Like, obviously, the plugins into chat GPT were already a game changer. I'm sure you've used things like code interpreter and suddenly you have a chatbot that is not just answering questions, which gets a bit old fairly quick, but now suddenly you have something that can interact with a lot of different technologies across different levels of interaction, and that's also ultimately what we're working on. Like when I talked a lot about automating workflows and being able to build integrations and give certain autonomy to systems like. This is super interesting, a little bit scary, but super interesting. I'm really excited about all the possibilities that nobody's come up with so far. I'm sure there's going to be some mind-blowing stuff happening in the next five to 10 years.

Speaker 1:

In what way is it scary?

Speaker 2:

I think it's scary because the technology is, maybe it's new. It's maybe not as new as it's obviously not like a year old. Yeah, I mean it's been around for a bit longer than a year, but it's gained public recognition for a year, which means it's too young to have proper testing on it.
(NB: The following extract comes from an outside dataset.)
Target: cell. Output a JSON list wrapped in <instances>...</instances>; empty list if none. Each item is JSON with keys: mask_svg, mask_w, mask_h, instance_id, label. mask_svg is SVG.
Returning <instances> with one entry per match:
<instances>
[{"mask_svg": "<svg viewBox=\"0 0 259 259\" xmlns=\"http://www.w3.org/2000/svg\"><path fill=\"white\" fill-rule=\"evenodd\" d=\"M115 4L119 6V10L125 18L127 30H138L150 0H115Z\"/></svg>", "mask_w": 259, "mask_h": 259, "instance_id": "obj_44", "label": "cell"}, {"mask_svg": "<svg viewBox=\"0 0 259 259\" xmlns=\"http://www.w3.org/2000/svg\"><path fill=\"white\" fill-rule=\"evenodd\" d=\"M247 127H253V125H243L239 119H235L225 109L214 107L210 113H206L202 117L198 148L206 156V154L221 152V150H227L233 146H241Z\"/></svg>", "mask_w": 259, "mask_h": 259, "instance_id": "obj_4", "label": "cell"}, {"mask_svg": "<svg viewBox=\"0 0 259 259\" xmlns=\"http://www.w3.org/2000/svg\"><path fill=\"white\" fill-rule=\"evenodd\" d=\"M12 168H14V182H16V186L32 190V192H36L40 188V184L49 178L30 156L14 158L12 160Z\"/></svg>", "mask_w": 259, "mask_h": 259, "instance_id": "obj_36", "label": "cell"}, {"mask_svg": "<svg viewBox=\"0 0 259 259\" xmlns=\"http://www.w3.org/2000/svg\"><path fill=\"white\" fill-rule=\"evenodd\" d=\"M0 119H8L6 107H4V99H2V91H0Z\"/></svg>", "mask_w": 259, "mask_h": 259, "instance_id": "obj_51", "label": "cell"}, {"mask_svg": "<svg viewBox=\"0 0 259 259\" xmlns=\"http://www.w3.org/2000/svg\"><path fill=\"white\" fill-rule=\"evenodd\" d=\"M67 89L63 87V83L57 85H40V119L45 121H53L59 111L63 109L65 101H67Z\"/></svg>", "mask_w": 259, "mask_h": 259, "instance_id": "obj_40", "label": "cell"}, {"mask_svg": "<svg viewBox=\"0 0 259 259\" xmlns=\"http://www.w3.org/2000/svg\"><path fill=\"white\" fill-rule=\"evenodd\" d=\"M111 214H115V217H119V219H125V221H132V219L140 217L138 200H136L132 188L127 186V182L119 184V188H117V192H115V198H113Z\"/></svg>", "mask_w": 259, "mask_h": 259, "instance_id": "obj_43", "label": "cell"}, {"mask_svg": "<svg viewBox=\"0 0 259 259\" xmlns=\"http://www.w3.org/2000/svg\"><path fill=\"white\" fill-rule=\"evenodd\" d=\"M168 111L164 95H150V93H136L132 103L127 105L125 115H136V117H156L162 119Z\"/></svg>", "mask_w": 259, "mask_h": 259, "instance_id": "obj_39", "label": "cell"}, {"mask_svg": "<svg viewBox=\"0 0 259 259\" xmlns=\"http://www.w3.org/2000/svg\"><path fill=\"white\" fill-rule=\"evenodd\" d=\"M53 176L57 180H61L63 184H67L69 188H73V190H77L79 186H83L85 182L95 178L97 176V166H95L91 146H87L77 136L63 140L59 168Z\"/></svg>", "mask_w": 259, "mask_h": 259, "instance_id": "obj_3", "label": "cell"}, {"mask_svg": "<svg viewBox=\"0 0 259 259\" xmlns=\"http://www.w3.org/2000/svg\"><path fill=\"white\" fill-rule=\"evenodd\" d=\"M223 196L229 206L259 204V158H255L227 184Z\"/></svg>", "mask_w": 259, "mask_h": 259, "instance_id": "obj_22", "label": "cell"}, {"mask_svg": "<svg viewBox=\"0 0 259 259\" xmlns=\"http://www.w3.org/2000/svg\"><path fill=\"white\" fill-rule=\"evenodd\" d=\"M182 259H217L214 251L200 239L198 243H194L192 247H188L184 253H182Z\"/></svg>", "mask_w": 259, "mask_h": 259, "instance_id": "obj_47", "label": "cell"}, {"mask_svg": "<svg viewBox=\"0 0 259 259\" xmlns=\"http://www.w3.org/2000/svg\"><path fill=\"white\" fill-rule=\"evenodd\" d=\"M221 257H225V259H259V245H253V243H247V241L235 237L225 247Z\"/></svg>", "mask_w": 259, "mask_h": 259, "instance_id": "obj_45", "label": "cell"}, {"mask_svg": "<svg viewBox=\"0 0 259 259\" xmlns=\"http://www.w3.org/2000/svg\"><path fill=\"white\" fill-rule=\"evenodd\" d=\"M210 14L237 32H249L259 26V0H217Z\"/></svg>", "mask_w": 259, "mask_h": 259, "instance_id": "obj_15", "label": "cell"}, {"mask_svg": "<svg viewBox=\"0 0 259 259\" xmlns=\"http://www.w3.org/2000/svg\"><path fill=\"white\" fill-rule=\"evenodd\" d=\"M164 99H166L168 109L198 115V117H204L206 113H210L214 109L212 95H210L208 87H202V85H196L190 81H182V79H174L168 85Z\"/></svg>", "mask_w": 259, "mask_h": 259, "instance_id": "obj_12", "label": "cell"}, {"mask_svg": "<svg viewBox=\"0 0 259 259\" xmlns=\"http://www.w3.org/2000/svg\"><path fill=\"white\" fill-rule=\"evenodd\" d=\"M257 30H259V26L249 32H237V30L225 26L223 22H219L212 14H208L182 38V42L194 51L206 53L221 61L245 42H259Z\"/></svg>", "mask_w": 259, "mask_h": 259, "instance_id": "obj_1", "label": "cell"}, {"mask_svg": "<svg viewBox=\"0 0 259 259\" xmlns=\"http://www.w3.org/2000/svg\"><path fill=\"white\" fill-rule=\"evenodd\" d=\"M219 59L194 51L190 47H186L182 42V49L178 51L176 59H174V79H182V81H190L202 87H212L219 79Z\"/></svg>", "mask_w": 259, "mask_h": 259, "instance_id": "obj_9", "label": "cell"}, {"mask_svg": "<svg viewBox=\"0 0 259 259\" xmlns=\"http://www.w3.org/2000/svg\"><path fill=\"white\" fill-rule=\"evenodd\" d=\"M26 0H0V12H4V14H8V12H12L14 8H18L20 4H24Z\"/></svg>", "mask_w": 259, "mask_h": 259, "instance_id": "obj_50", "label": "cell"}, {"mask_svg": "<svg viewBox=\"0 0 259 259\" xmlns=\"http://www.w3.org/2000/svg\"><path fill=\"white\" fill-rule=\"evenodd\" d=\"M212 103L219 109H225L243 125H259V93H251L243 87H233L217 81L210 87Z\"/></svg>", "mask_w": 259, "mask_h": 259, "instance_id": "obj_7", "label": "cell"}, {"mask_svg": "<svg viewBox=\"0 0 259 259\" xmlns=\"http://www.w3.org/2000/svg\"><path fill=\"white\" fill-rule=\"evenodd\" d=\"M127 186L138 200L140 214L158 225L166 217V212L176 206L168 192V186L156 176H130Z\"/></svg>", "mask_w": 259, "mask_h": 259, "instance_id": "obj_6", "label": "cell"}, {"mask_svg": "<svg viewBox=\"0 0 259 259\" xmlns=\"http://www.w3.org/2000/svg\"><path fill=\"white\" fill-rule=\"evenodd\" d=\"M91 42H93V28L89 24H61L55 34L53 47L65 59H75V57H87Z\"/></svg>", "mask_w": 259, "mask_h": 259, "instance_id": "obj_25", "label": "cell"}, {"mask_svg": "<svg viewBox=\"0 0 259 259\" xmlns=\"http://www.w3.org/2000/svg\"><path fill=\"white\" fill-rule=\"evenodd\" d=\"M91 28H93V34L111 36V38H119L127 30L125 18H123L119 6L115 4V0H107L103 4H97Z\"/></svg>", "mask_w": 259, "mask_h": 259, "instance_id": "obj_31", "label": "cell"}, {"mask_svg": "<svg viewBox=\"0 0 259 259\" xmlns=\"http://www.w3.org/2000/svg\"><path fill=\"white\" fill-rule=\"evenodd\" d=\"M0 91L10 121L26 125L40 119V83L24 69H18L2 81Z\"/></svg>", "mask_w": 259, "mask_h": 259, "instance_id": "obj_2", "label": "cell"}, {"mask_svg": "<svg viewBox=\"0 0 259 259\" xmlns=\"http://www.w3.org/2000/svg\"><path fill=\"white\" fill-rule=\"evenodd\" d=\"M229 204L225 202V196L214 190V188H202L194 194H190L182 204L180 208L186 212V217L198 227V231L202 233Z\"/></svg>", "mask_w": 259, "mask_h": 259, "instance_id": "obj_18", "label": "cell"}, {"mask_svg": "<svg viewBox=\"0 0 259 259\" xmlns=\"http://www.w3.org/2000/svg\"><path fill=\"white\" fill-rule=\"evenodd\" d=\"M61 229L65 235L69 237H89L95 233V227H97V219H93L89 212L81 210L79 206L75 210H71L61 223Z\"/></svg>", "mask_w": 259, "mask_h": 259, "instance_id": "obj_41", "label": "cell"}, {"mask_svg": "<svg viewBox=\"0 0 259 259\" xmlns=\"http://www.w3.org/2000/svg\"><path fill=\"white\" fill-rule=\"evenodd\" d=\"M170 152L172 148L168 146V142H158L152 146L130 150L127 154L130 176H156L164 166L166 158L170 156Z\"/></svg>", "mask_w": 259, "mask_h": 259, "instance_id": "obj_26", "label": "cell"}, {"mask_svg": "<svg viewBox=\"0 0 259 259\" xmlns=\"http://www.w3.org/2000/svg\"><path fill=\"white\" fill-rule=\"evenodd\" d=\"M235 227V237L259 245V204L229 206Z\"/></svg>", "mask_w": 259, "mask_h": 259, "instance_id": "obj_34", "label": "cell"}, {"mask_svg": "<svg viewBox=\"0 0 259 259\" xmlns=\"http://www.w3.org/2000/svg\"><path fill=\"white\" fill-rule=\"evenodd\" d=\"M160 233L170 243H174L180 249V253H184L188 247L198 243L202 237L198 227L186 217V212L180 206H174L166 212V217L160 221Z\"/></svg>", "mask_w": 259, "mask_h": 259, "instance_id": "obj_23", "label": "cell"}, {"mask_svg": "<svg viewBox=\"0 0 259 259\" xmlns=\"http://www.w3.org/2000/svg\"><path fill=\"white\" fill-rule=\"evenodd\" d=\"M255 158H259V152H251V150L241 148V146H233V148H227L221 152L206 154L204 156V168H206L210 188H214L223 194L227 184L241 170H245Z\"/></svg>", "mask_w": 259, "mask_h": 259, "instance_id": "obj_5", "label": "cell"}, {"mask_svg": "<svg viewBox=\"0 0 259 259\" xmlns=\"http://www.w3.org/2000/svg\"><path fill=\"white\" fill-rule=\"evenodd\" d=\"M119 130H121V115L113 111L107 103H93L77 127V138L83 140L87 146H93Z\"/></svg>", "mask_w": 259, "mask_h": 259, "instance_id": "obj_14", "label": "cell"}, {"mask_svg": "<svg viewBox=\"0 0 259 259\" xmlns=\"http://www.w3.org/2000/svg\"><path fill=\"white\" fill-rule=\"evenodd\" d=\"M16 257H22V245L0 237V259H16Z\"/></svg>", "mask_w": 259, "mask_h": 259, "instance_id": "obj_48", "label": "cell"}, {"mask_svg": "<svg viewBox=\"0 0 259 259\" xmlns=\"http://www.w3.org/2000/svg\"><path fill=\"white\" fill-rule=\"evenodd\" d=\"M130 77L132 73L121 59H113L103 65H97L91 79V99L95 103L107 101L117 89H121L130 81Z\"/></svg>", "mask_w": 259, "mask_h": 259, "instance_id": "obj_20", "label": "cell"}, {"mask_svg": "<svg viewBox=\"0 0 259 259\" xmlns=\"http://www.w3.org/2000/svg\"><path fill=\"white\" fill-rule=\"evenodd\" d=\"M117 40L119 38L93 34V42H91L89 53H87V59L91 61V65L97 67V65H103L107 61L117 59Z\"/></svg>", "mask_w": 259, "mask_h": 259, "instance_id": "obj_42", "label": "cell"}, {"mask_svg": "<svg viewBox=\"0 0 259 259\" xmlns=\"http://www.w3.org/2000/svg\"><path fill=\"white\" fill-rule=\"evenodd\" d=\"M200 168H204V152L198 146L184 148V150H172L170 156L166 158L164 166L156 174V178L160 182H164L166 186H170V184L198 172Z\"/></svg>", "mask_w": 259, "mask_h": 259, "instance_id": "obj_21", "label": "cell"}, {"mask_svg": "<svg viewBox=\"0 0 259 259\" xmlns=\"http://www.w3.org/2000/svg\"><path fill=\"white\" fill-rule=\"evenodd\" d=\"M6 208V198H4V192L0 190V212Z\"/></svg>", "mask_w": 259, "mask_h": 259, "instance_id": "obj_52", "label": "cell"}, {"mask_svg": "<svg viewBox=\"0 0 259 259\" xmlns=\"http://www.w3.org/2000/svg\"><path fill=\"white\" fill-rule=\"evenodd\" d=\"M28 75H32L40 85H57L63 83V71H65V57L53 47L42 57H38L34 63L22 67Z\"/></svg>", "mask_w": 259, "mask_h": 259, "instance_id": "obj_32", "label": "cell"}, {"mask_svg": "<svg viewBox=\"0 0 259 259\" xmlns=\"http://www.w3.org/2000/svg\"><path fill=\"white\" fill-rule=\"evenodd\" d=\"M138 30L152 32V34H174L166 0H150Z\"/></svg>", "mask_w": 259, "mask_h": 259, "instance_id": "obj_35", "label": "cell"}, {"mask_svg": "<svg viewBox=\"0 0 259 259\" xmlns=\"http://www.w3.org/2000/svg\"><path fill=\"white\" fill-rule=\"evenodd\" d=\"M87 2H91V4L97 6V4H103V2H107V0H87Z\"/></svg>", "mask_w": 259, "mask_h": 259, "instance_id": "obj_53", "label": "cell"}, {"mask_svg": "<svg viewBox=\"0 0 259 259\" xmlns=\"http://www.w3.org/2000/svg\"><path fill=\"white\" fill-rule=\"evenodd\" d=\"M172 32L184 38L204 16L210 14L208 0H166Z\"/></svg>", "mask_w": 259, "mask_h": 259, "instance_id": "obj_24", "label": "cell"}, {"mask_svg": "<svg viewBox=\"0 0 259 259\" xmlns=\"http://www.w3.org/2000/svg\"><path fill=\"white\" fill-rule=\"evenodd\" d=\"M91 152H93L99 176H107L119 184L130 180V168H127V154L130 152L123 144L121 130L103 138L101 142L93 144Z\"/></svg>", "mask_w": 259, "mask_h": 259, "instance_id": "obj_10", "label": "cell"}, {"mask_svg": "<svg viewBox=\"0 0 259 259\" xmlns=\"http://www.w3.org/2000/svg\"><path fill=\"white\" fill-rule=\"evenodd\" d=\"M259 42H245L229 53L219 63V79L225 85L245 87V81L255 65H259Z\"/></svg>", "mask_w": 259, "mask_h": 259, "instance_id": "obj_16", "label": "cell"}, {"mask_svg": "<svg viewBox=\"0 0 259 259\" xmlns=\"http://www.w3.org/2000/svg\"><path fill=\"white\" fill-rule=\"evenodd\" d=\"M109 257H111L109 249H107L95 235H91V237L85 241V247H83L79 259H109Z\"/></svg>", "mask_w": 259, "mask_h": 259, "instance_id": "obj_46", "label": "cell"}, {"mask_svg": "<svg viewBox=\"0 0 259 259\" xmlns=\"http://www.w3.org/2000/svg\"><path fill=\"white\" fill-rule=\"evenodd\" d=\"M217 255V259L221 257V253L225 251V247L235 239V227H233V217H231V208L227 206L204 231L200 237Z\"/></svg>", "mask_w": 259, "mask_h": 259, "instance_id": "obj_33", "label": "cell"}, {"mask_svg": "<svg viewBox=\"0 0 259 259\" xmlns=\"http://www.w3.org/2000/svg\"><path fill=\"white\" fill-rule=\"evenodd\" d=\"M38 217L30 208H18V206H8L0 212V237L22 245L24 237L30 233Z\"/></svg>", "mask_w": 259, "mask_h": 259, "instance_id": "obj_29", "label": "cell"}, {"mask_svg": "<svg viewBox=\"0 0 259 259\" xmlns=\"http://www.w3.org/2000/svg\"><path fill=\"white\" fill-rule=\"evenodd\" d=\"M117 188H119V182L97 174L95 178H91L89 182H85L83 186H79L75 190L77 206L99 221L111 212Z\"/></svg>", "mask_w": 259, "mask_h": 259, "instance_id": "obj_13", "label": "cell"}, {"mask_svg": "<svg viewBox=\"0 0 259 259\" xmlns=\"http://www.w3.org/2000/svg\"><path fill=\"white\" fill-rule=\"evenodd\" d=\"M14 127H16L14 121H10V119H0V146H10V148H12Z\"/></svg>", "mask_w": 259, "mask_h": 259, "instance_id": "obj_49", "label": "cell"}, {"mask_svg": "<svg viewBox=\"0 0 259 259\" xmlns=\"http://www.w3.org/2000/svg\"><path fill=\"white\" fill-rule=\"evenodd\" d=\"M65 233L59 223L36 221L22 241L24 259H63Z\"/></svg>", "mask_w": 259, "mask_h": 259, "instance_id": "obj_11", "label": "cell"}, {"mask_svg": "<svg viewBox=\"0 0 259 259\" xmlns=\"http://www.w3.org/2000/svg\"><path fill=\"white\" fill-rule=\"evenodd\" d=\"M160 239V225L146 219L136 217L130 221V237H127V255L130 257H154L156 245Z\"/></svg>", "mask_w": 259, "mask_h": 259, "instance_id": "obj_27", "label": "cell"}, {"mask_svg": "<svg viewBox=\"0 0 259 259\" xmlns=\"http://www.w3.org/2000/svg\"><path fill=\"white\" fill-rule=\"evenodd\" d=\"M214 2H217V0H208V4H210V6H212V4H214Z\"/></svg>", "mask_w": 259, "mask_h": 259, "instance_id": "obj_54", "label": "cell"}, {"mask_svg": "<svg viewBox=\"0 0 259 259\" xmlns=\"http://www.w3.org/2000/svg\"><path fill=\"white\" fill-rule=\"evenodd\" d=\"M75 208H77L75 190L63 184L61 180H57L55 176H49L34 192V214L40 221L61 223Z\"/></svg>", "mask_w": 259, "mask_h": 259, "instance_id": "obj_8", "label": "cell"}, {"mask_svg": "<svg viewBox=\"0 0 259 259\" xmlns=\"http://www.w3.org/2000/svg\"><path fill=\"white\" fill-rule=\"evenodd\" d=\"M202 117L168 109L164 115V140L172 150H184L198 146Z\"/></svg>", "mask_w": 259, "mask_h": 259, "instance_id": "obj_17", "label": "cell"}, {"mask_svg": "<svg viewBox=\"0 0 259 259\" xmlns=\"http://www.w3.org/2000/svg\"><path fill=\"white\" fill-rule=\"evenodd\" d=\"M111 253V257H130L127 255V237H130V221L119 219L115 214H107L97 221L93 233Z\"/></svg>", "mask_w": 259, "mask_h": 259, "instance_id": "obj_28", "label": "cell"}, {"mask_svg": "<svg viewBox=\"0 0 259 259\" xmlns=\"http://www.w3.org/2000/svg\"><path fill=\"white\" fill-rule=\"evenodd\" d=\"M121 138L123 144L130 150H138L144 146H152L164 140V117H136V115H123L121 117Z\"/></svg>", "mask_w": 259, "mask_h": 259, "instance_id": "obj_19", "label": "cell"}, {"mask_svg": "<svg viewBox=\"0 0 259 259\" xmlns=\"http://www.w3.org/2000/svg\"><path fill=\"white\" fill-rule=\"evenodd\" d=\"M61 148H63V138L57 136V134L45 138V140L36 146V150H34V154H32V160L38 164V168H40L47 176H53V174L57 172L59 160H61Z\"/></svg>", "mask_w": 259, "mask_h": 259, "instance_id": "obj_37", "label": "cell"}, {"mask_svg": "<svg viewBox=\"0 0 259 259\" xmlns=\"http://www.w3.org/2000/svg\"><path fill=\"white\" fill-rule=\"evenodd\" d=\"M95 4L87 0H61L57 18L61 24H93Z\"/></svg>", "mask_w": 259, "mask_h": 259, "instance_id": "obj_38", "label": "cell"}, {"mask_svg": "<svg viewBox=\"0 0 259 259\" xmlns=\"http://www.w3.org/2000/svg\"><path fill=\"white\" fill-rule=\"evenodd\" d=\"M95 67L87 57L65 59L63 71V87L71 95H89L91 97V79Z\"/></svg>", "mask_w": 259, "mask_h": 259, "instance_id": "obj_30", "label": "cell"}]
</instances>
And I think there's a lot of parts where people don't really know what's going on. There's probably a few select people that really in the world that really understand the deep inner workings of these models and everybody else is like ooh, nice input, it did something creative.

Speaker 2:

And now, if you give that access to things like your bank account and it can start doing I don't know purchasing decisions, like what happens how does advertising change? For example, are advertisers going to start advertising towards large language models? Imagine I build a product and that product has a large language model. I'm using an agent and that agent is able to build integrations to different products themselves and it can decide which product to use. So are you now advertising to the agent or to the end user if the large language model is taking the decision on which product to use for a certain job? Or then, obviously, if you go more into the political aspect of things like. I think Sam Altman was quoted saying I think it was a couple of months back. Basically, he wants to go into a direction where everybody, on their own device, has their own personalized large language model. And now what does that look like? Is this going to be like the social media echo chamber on steroids? Do you get your own feedback of what you want to hear and who's controlling to what extent?

Speaker 2:

This is still okay, right, but if you have very slightly skewed worldviews and your personal AI just enforces those to an extent where everything becomes super polarized? I think those are questions yet to still be answered.

Speaker 1:

I'm really intrigued by this idea of advertising to the large language model. The implication there is, of course somebody's going to come out and create a marketing agency designed for large language models.

Speaker 2:

I think that that's a realistic possibility. It's actually a thought of a friend that brought this to me. I was like, yeah, it was pretty mind blowing. I was like, yeah, you're right. As a developer, I choose which integration I want to work with for a certain task, but if I have multiple, which database do I choose? There's multiple out there. But now if I'm giving that freedom to a large language model, what's it going to choose and how do I advertise to that? It's interesting.

Speaker 1:

On that wonderful note, thank you so much for coming on the ExceleMembrometer.